Pour l’antre de ma belle

Temps de lecture : 5 minutes

Mis à jour le 18 novembre 2020 à 14h47

Que ne ferait-on pas pour sa bien-aimée ? Jusqu’où n’irait-on pas surtout quand on sait que l’antre de la récompense sera aussi huilé que l’énormité des difficultés. 

On tente même l’impossible !

Comme le Premier Ministre, Latortue, nous y sommes d’ailleurs tenus…

J’habite en plaine, à Tabarre plus précisément. Je ne suis pas de ceux qui tendent grâce (à cause) au mal-développement de Tabarre, à le placer dans le même acabit que Delmas, Pétion-ville. Oui… dans la Plaine du Cul-de-Sac, les routes sont sales et mal tracées, les meilleures constructions un peu mal dégrossies. La lumière que notre fameux père — ah…oui ! Allez dire à Jovenel qu’on frôlait le 24/24 — avait tenté d’apporter à Tabarre s’est vue lamentablement éteinte par Théodat puis par pire que lui : une mairesse dont les seules réalisations ont été de s’appeler Nice et d’être une piètre actrice. En tout cas, s’il existe encore une chose où elle s’est montrée encore pire, c’est bien dans sa fonction de maire.

On regrette bien le temps où Tabarre dépendait de la commune de Delmas. Les choses auraient été différentes pense-t-on mais, d’un coup, le nom de l’ancien animateur vedette de « Ramase » nous revient en tête, Prisca. On se rend finalement compte qu’il existera toujours pire que le pire. Bon… tout cela pour dire que j’habite à Tabarre (oui en Plaine même) et que ma belle habite aussi en plaine mais à Gressier.

Comment avait-on fait pour se rencontrer ? Et ben… comme le chantait James, on ne se serait peut-être même pas aperçus sur la planète, pourtant on s’était croisés sur internet. Je me rappelle encore de ma réplique après lui avoir écrit, allo : « Nous avons au moins une chose en commun : nous habitons des zones destinées, en principe, à l’agriculture. Cela fait de nous des anti-agricoles pas vrai ? (dans ma tête, je citais Mikaben dans son hit de l’époque Agrikòl yo ye) » Il m’avait fallu beaucoup de recul pour voir combien ma réplique sonnait con. Mais elle s’était juste contentée de me répondre « lol ». On était en 2015 ! Ehh oui…dites-le à qui veut l’entendre : WhatsApp existait déjà.

Je devais être chanceux. Je ne sais pas par quel moyen je m’étais retrouvé chez elle. Entre embouteillages, le soleil de plomb et le transport en commun, je m’étais juré de ne plus y retourner.

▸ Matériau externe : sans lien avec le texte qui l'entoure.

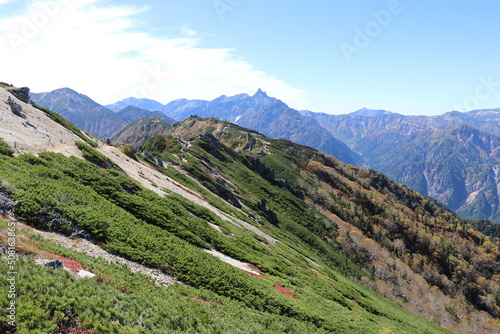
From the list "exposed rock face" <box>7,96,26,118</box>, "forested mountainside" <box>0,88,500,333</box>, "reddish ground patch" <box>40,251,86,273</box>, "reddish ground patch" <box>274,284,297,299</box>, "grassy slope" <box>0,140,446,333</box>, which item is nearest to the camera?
"grassy slope" <box>0,140,446,333</box>

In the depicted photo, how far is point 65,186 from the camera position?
1055 inches

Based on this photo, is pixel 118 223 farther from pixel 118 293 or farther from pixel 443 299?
A: pixel 443 299

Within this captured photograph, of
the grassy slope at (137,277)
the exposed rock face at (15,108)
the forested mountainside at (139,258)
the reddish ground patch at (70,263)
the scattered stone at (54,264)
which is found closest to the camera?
the grassy slope at (137,277)

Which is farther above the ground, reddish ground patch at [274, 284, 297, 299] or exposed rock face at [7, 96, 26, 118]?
exposed rock face at [7, 96, 26, 118]

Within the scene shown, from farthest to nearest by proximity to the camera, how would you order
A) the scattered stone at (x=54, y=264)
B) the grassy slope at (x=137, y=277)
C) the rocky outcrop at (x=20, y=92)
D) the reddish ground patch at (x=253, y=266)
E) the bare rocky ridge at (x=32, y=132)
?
the rocky outcrop at (x=20, y=92) → the bare rocky ridge at (x=32, y=132) → the reddish ground patch at (x=253, y=266) → the scattered stone at (x=54, y=264) → the grassy slope at (x=137, y=277)

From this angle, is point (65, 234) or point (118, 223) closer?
point (65, 234)

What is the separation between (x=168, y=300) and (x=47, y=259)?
25.0 feet

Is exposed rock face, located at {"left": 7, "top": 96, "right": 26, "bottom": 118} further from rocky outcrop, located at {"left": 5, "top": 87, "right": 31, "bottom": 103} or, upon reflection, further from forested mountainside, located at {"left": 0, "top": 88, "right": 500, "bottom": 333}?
rocky outcrop, located at {"left": 5, "top": 87, "right": 31, "bottom": 103}

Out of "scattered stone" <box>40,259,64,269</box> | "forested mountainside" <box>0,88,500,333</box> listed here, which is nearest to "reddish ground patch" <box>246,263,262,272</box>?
"forested mountainside" <box>0,88,500,333</box>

Ma colère et mes jurons s’évanouirent devant son sourire de bienvenue. Elle en valait le détour. Je me suis surpris alors à m’y rendre chaque semaine jusqu’à connaitre, comme ma poche, les détours de Martissant et Carrefour pour court-circuiter les embouteillages.

À l’époque, le plus grand enjeu était les embouteillages monstres. Cependant, plus le serpent était long, plus mes temps de câlins augmentaient. Les bouchons de décembre de Martissant obligeant même les piétons à la queue leu leu m’enchantaient. Je rêvais de difficultés…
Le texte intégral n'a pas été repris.